最近在看Java正则,java.util.regex包里最主要的是Pattern类和Matcher类。
pattern类的作用可以理解为将我们写的正则表达式字符串变为Java里的pattern类。
/**
* Compiles the given regular expression into a pattern with the given
* flags.
*
* @param regex
* The expression to be compiled
*
* @param flags
* Match flags, a bit mask that may include
* {@link #CASE_INSENSITIVE}, {@link #MULTILINE}, {@link #DOTALL},
* {@link #UNICODE_CASE}, {@link #CANON_EQ}, {@link #UNIX_LINES},
* {@link #LITERAL}, {@link #UNICODE_CHARACTER_CLASS}
* and {@link #COMMENTS}
*
* @return the given regular expression compiled into a pattern with the given flags
* @throws IllegalArgumentException
* If bit values other than those corresponding to the defined
* match flags are set in flags
*
* @throws PatternSyntaxException
* If the expression's syntax is invalid
*/
public static Pattern compile(String regex) {
return new Pattern(regex, 0);
}
/**
* Compiles the given regular expression into a pattern with the given
* flags.
*
* @param regex
* The expression to be compiled
*
* @param flags
* Match flags, a bit mask that may include
* {@link #CASE_INSENSITIVE}, {@link #MULTILINE}, {@link #DOTALL},
* {@link #UNICODE_CASE}, {@link #CANON_EQ}, {@link #UNIX_LINES},
* {@link #LITERAL}, {@link #UNICODE_CHARACTER_CLASS}
* and {@link #COMMENTS}
*
* @return the given regular expression compiled into a pattern with the given flags
* @throws IllegalArgumentException
* If bit values other than those corresponding to the defined
* match flags are set in flags
*
* @throws PatternSyntaxException
* If the expression's syntax is invalid
*/
public static Pattern compile(String regex, int flags) {
return new Pattern(regex, flags);
}
Pattern pattern = compile(String regex, int flag)

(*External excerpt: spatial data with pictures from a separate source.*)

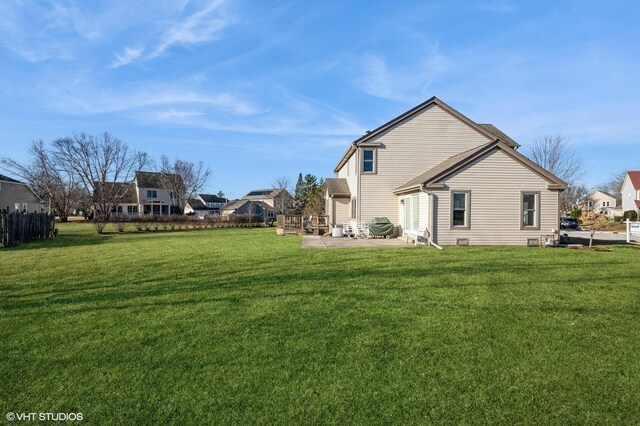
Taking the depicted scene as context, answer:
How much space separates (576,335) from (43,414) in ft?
20.5

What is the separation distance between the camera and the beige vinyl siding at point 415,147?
67.5ft

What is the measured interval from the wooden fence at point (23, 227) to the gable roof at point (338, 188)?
16294 mm

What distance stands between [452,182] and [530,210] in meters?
3.87

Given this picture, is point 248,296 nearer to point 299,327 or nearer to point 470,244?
point 299,327

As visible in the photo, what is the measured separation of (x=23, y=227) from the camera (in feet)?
63.7

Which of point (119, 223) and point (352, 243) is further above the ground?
point (119, 223)

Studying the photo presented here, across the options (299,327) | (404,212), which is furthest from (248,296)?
(404,212)

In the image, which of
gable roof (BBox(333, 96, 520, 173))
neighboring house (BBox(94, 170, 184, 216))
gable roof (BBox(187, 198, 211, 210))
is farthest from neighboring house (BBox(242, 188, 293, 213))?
gable roof (BBox(333, 96, 520, 173))

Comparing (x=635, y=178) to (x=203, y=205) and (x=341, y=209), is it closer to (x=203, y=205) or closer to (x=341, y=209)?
(x=341, y=209)

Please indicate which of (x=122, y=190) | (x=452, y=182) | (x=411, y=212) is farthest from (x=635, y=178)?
(x=122, y=190)

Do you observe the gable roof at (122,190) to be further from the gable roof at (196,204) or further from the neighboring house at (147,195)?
the gable roof at (196,204)

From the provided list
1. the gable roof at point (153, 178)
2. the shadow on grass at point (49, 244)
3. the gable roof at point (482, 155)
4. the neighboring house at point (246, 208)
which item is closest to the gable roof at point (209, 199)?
the neighboring house at point (246, 208)

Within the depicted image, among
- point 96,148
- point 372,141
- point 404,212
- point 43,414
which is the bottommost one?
point 43,414

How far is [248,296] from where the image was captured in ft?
23.8
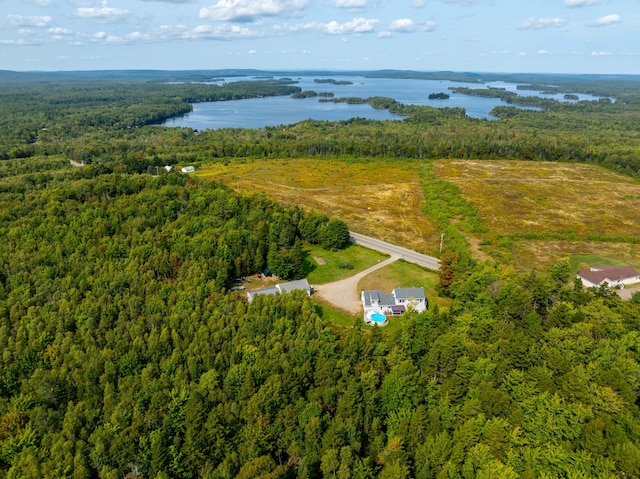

传入不同的flag可以控制不同的匹配行为。不同的flag对应的参数见 详情解析
/**
* Splits the given input sequence around matches of this pattern.
*
* The array returned by this method contains each substring of the
* input sequence that is terminated by another subsequence that matches
* this pattern or is terminated by the end of the input sequence. The
* substrings in the array are in the order in which they occur in the
* input. If this pattern does not match any subsequence of the input then
* the resulting array has just one element, namely the input sequence in
* string form.
*
*
When there is a positive-width match at the beginning of the input
* sequence then an empty leading substring is included at the beginning
* of the resulting array. A zero-width match at the beginning however
* never produces such empty leading substring.
*
*
The limit parameter controls the number of times the
* pattern is applied and therefore affects the length of the resulting
* array. If the limit n is greater than zero then the pattern
* will be applied at most n - 1 times, the array's
* length will be no greater than n, and the array's last entry
* will contain all input beyond the last matched delimiter. If n
* is non-positive then the pattern will be applied as many times as
* possible and the array can have any length. If n is zero then
* the pattern will be applied as many times as possible, the array can
* have any length, and trailing empty strings will be discarded.
*
*
The input "boo:and:foo", for example, yields the following
* results with these parameters:
*
*
* Regex
* Limit
* Result
* :
* 2
* { "boo", "and:foo" }
* :
* 5
* { "boo", "and", "foo" }
* :
* -2
* { "boo", "and", "foo" }
* o
* 5
* { "b", "", ":and:f", "", "" }
* o
* -2
* { "b", "", ":and:f", "", "" }
* o
* 0
* { "b", "", ":and:f" }
*
*
* @param input
* The character sequence to be split
*
* @param limit
* The result threshold, as described above
*
* @return The array of strings computed by splitting the input
* around matches of this pattern
*/
public String[] split(CharSequence input, int limit) {
int index = 0;
boolean matchLimited = limit > 0;
ArrayList matchList = new ArrayList<>();
Matcher m = matcher(input);
// Add segments before each match found
while(m.find()) {
if (!matchLimited || matchList.size() < limit - 1) {
if (index == 0 && index == m.start() && m.start() == m.end()) {
// no empty leading substring included for zero-width match
// at the beginning of the input char sequence.
continue;
}
String match = input.subSequence(index, m.start()).toString();
matchList.add(match);
index = m.end();
} else if (matchList.size() == limit - 1) { // last one
String match = input.subSequence(index,
input.length()).toString();
matchList.add(match);
index = m.end();
}
}
// If no match was found, return this
if (index == 0)
return new String[] {input.toString()};
// Add remaining segment
if (!matchLimited || matchList.size() < limit)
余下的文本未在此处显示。